Helen comes from a family with 3 generations of Japanese and Western music teachers, and was born and raised in Honolulu. Her Suzuki Teacher training includes study with Dr. Shinichi Suzuki for two and a half years at the Talent Education Institute in Matsumoto, Japan, where she received her Teacher Certification from him in 1973. She continued her Suzuki teacher training at the University of Tennessee with William Starr, and Louise Behrend at the School for Strings. In NYC, she also worked with Gerald Beal on violin performance skills. Helen is also most grateful to Felicity Lipman who traveled many years to give master classes for students in Hawaii.

In 1983, Helen became a Certified Teacher of the Alexander Technique at the American Center for the Alexander Technique in New York City. She taught AT in the Center’s Teacher Training Program for 4 years, and violin for 5 years before returning to Hawaii in 1987. From 1990 -1998, she taught with the late Hiroko Primrose who founded the Suzuki Violin Program at Punahou Music School.
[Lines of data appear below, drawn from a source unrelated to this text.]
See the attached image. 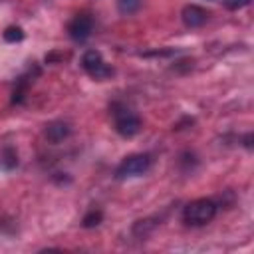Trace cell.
Returning a JSON list of instances; mask_svg holds the SVG:
<instances>
[{
    "instance_id": "1",
    "label": "cell",
    "mask_w": 254,
    "mask_h": 254,
    "mask_svg": "<svg viewBox=\"0 0 254 254\" xmlns=\"http://www.w3.org/2000/svg\"><path fill=\"white\" fill-rule=\"evenodd\" d=\"M109 109H111L115 131L121 137H135L141 131V119L129 105H125L121 101H115V103H111Z\"/></svg>"
},
{
    "instance_id": "2",
    "label": "cell",
    "mask_w": 254,
    "mask_h": 254,
    "mask_svg": "<svg viewBox=\"0 0 254 254\" xmlns=\"http://www.w3.org/2000/svg\"><path fill=\"white\" fill-rule=\"evenodd\" d=\"M218 204L212 198H196L190 200L183 210V220L189 226H204L216 216Z\"/></svg>"
},
{
    "instance_id": "3",
    "label": "cell",
    "mask_w": 254,
    "mask_h": 254,
    "mask_svg": "<svg viewBox=\"0 0 254 254\" xmlns=\"http://www.w3.org/2000/svg\"><path fill=\"white\" fill-rule=\"evenodd\" d=\"M151 167V155L147 153H135V155H129L125 157L117 169H115V179L119 181H125V179H135V177H141L149 171Z\"/></svg>"
},
{
    "instance_id": "4",
    "label": "cell",
    "mask_w": 254,
    "mask_h": 254,
    "mask_svg": "<svg viewBox=\"0 0 254 254\" xmlns=\"http://www.w3.org/2000/svg\"><path fill=\"white\" fill-rule=\"evenodd\" d=\"M81 67L93 79H107L113 75V67L105 64V60L101 58V54L97 50H87L81 56Z\"/></svg>"
},
{
    "instance_id": "5",
    "label": "cell",
    "mask_w": 254,
    "mask_h": 254,
    "mask_svg": "<svg viewBox=\"0 0 254 254\" xmlns=\"http://www.w3.org/2000/svg\"><path fill=\"white\" fill-rule=\"evenodd\" d=\"M93 32V18L85 12L75 14L67 24V34L73 42H85Z\"/></svg>"
},
{
    "instance_id": "6",
    "label": "cell",
    "mask_w": 254,
    "mask_h": 254,
    "mask_svg": "<svg viewBox=\"0 0 254 254\" xmlns=\"http://www.w3.org/2000/svg\"><path fill=\"white\" fill-rule=\"evenodd\" d=\"M181 18H183L187 28H200L202 24H206L208 12L200 6H196V4H187L181 12Z\"/></svg>"
},
{
    "instance_id": "7",
    "label": "cell",
    "mask_w": 254,
    "mask_h": 254,
    "mask_svg": "<svg viewBox=\"0 0 254 254\" xmlns=\"http://www.w3.org/2000/svg\"><path fill=\"white\" fill-rule=\"evenodd\" d=\"M38 73H40V69H36L34 73H32V69H28V73H24V75L18 77L16 87H14V91H12V103H22V101H24L26 91H28L30 83L34 81V77H36Z\"/></svg>"
},
{
    "instance_id": "8",
    "label": "cell",
    "mask_w": 254,
    "mask_h": 254,
    "mask_svg": "<svg viewBox=\"0 0 254 254\" xmlns=\"http://www.w3.org/2000/svg\"><path fill=\"white\" fill-rule=\"evenodd\" d=\"M67 135H69V125L64 121H54V123L46 125V137L52 143H62Z\"/></svg>"
},
{
    "instance_id": "9",
    "label": "cell",
    "mask_w": 254,
    "mask_h": 254,
    "mask_svg": "<svg viewBox=\"0 0 254 254\" xmlns=\"http://www.w3.org/2000/svg\"><path fill=\"white\" fill-rule=\"evenodd\" d=\"M4 40L10 42V44H16V42H22L24 40V32L20 26H8L4 30Z\"/></svg>"
},
{
    "instance_id": "10",
    "label": "cell",
    "mask_w": 254,
    "mask_h": 254,
    "mask_svg": "<svg viewBox=\"0 0 254 254\" xmlns=\"http://www.w3.org/2000/svg\"><path fill=\"white\" fill-rule=\"evenodd\" d=\"M103 220V212L101 210H89L85 216H83V220H81V224L85 226V228H93V226H97L99 222Z\"/></svg>"
},
{
    "instance_id": "11",
    "label": "cell",
    "mask_w": 254,
    "mask_h": 254,
    "mask_svg": "<svg viewBox=\"0 0 254 254\" xmlns=\"http://www.w3.org/2000/svg\"><path fill=\"white\" fill-rule=\"evenodd\" d=\"M248 4H250V0H224V6L228 10H240V8L248 6Z\"/></svg>"
},
{
    "instance_id": "12",
    "label": "cell",
    "mask_w": 254,
    "mask_h": 254,
    "mask_svg": "<svg viewBox=\"0 0 254 254\" xmlns=\"http://www.w3.org/2000/svg\"><path fill=\"white\" fill-rule=\"evenodd\" d=\"M18 163V157H16V153L12 151V149H6L4 151V165L10 169V167H14Z\"/></svg>"
},
{
    "instance_id": "13",
    "label": "cell",
    "mask_w": 254,
    "mask_h": 254,
    "mask_svg": "<svg viewBox=\"0 0 254 254\" xmlns=\"http://www.w3.org/2000/svg\"><path fill=\"white\" fill-rule=\"evenodd\" d=\"M137 6H139V0H119L121 12H133Z\"/></svg>"
},
{
    "instance_id": "14",
    "label": "cell",
    "mask_w": 254,
    "mask_h": 254,
    "mask_svg": "<svg viewBox=\"0 0 254 254\" xmlns=\"http://www.w3.org/2000/svg\"><path fill=\"white\" fill-rule=\"evenodd\" d=\"M244 145H246L248 149H252V133H248V135L244 137Z\"/></svg>"
}]
</instances>
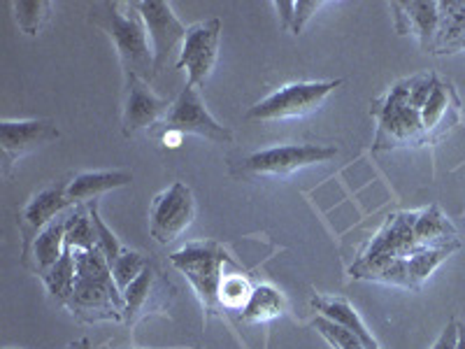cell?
Instances as JSON below:
<instances>
[{
  "label": "cell",
  "instance_id": "cell-28",
  "mask_svg": "<svg viewBox=\"0 0 465 349\" xmlns=\"http://www.w3.org/2000/svg\"><path fill=\"white\" fill-rule=\"evenodd\" d=\"M312 326L317 328L319 334H322L323 338H326V343L331 344V347H333V349H365L363 344H361V340L356 338V335L351 334L349 328H344L342 324L331 322V319L322 317V314H319V317L314 319Z\"/></svg>",
  "mask_w": 465,
  "mask_h": 349
},
{
  "label": "cell",
  "instance_id": "cell-11",
  "mask_svg": "<svg viewBox=\"0 0 465 349\" xmlns=\"http://www.w3.org/2000/svg\"><path fill=\"white\" fill-rule=\"evenodd\" d=\"M131 5L143 16L147 35L152 40L156 75L163 73L170 54L177 49V45H184L189 28L180 22V16L174 15L173 5L165 0H135Z\"/></svg>",
  "mask_w": 465,
  "mask_h": 349
},
{
  "label": "cell",
  "instance_id": "cell-16",
  "mask_svg": "<svg viewBox=\"0 0 465 349\" xmlns=\"http://www.w3.org/2000/svg\"><path fill=\"white\" fill-rule=\"evenodd\" d=\"M393 19H396V31L401 35L417 37L419 47L423 52H435L440 28H442V16H440V3H393Z\"/></svg>",
  "mask_w": 465,
  "mask_h": 349
},
{
  "label": "cell",
  "instance_id": "cell-21",
  "mask_svg": "<svg viewBox=\"0 0 465 349\" xmlns=\"http://www.w3.org/2000/svg\"><path fill=\"white\" fill-rule=\"evenodd\" d=\"M286 313V301L282 291L272 284H259L252 289L247 305L240 310V317L247 324H265L270 319H277Z\"/></svg>",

Helen is currently the Director of Punahou Music School’s Suzuki Violin Program, and privately teaches nearly 30 violin students. Other teaching positions have included the University of Tennessee’s Suzuki Program, New York’s School for Strings, and the Diller-Quaille School of Music.

Helen enjoys exploring how Alexander Technique principles can complement Dr. Suzuki’s violin pedagogy and educational philosophy. In 2004, Helen was invited to give a presentation on this topic at the Suzuki Association of the Americas National Conference in Minneapolis. At the 2006, Conference, she and Hiroko Driver-Lippman, gave a Heritage Night Keynote Presentation, called Okagesamade (in your honorable shadow) Suzuki Sensei. During the SAA Conference in 2018, Helen was one of the panelists to give a presentation, “To Study is to Change”.

Helen has been invited to teach at summer Institutes, including the Intermountain Suzuki String Institute, the Idaho Suzuki Summer Institute, the Northern California Suzuki Institute, the Peaks to Plains Suzuki Institute, and the Japan-Seattle Suzuki Institute.

Helen serves as the President of Suzuki Talent Education of Hawaii, (www.stehawaii.org), is a member of the Hawaii Symphony, and served as the part-time musicians’ representative on the Hawaii Symphony Musicians’ Orchestra Committee for over 20 years.